Leaving out the images, transcribe every record below exactly.

Information provided »
>>>>>

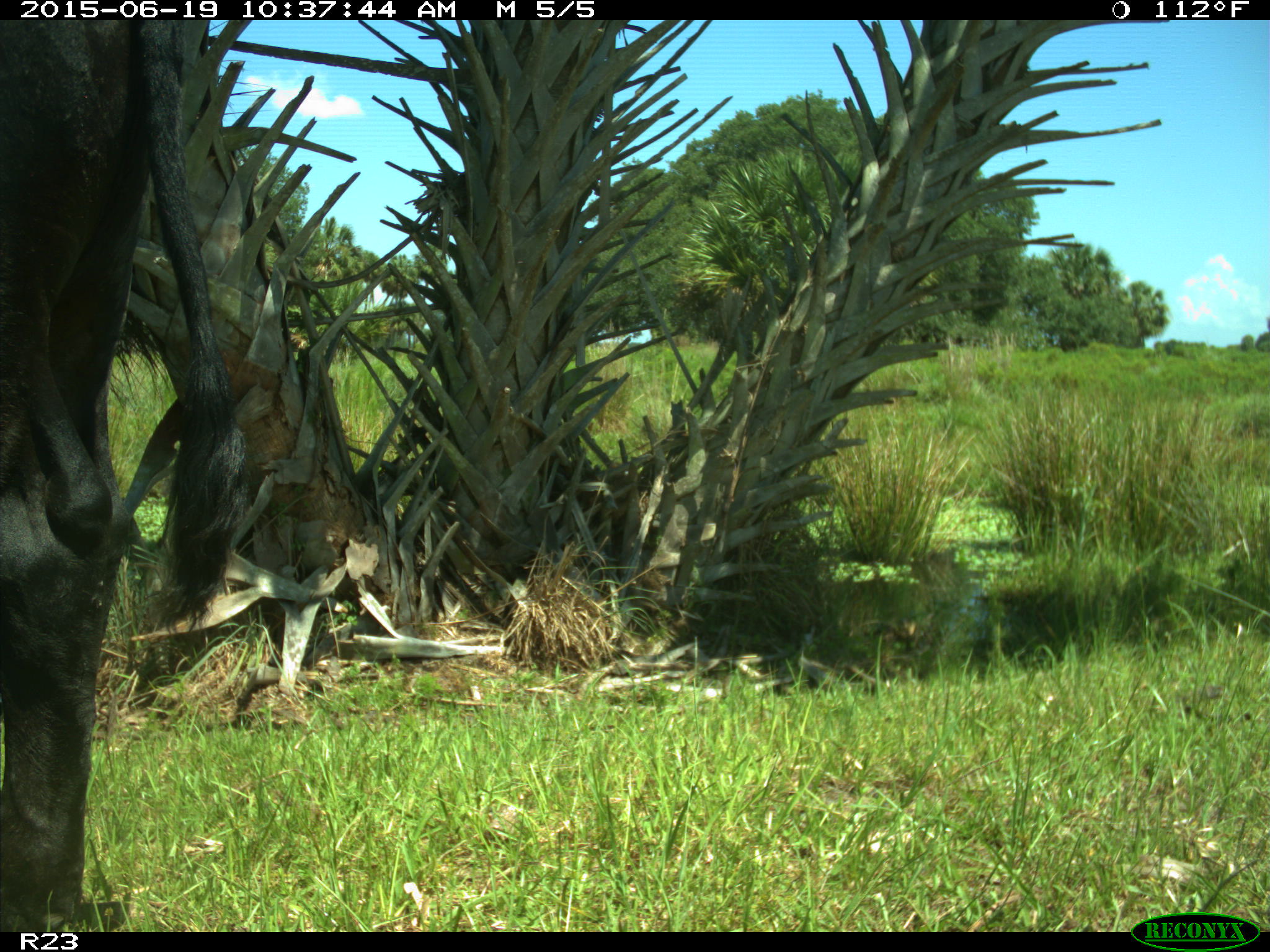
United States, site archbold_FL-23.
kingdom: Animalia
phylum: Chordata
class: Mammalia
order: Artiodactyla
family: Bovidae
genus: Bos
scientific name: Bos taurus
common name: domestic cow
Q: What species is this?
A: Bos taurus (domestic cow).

<<<<<

Problem solution »
United States, site archbold_FL-23.
kingdom: Animalia
phylum: Chordata
class: Mammalia
order: Artiodactyla
family: Bovidae
genus: Bos
scientific name: Bos taurus
common name: domestic cow
Q: What species is this?
A: Bos taurus (domestic cow).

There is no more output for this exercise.